BEGIN DOCUMENT EXCERPT
Twilio can send the same status callback multiple times. Using MessageSid-MessageStatus as the idempotency key ensures each unique status transition is processed exactly once — a message moving from sent to delivered creates two distinct events, but duplicate delivered callbacks are deduplicated.

Twilio body format

Twilio status callbacks default to application/x-www-form-urlencoded. The Node SDK calls JSON.parse(body) before invoking transform(), so form-encoded payloads will fail with TRANSFORM_FAILED. Either configure your Twilio webhook to send JSON in the Twilio console, or front the SDK with a small adapter route that re-encodes form bodies as JSON. The Go example above handles both via url.ParseQuery fallback because Go’s Transform receives raw bytes.
END DOCUMENT EXCERPT
PROMPT A
Using the Twilio callback notes, answer each question:
(i) What value serves as the idempotency key?
(ii) What content type do Twilio status callbacks use by default?
(iii) What error do form-encoded payloads cause in the Node SDK?
PROMPT B
Translate this sentence from the Twilio callback notes into Spanish: "Twilio can send the same status callback multiple times."
BEGIN DATA UNDER STUDY
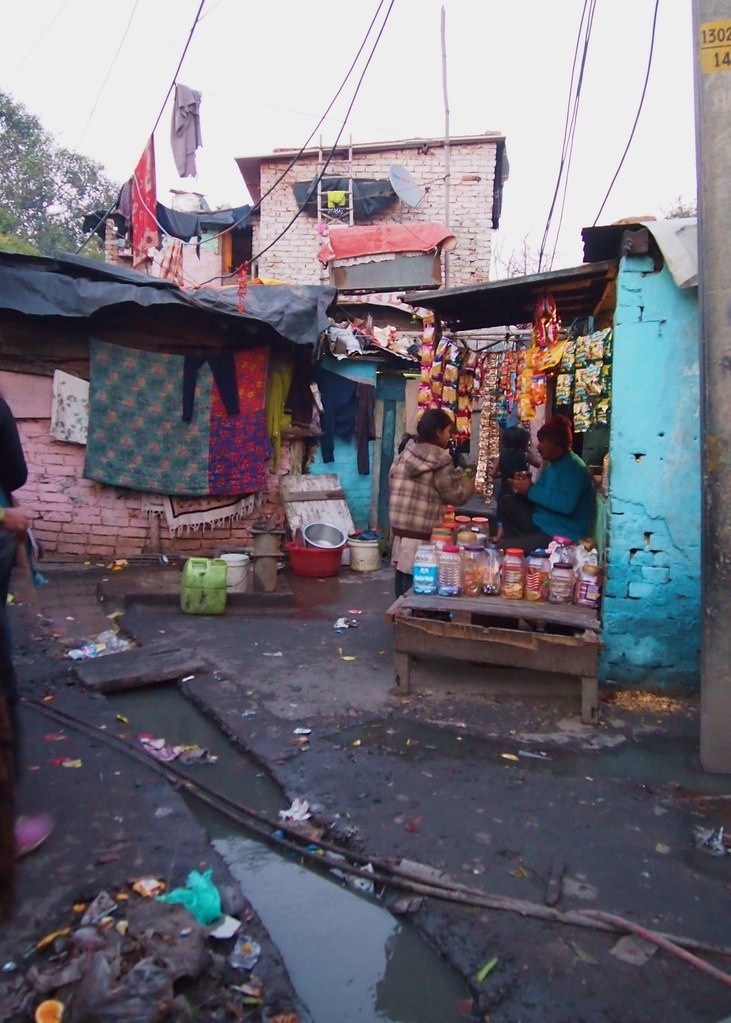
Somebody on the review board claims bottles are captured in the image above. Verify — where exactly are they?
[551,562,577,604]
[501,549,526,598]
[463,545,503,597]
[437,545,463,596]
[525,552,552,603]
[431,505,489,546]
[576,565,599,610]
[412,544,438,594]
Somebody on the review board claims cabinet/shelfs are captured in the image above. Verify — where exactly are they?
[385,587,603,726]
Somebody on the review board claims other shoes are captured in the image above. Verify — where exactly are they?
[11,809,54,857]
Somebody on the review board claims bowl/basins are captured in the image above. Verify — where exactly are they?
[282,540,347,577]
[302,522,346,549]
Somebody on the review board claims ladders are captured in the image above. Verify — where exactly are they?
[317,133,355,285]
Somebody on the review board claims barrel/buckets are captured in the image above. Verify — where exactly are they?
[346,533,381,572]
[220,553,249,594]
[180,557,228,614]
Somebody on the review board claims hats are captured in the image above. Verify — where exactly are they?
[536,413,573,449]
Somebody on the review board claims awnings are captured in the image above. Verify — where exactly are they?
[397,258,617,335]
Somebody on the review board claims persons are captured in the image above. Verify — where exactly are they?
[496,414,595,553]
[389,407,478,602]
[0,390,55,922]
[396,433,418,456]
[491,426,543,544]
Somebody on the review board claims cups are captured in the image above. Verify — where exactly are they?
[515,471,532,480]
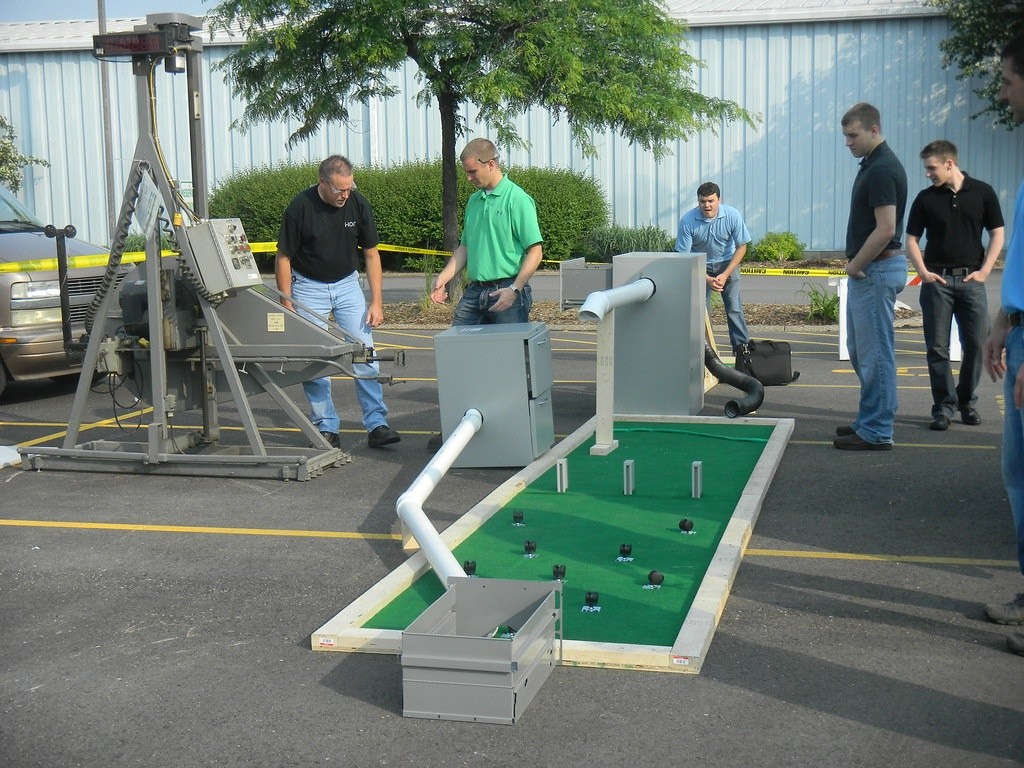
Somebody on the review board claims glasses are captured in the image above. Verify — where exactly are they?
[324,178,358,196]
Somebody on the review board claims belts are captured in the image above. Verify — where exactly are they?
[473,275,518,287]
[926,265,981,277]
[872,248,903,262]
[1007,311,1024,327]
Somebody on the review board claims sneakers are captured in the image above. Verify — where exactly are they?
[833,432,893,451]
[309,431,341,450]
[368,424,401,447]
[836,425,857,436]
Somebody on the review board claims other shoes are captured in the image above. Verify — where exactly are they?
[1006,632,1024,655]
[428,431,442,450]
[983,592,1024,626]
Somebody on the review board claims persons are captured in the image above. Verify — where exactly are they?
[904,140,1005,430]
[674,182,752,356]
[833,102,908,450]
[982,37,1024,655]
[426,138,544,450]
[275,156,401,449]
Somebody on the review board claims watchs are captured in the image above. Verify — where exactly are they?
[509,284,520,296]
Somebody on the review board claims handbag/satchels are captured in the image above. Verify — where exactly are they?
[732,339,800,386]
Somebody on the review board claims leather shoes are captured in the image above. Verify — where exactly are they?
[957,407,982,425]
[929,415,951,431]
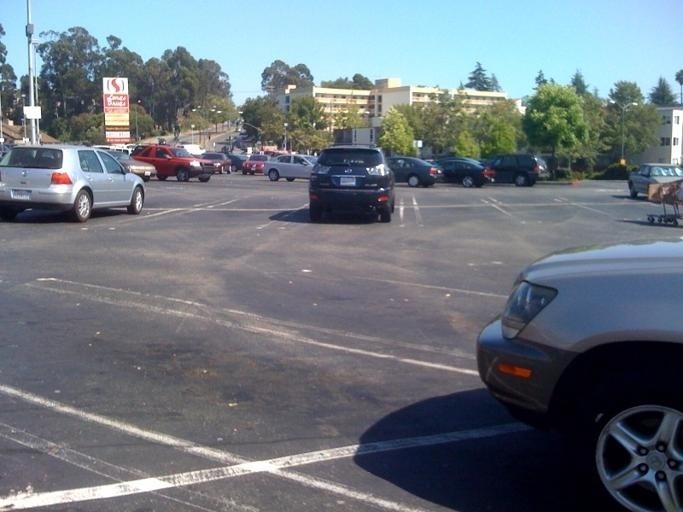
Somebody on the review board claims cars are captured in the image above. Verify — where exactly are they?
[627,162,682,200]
END DATA UNDER STUDY
ANSWER BOX A
(i) MessageSid-MessageStatus
(ii) application/x-www-form-urlencoded
(iii) TRANSFORM_FAILED

ANSWER BOX B
Twilio puede enviar el mismo callback de estado varias veces.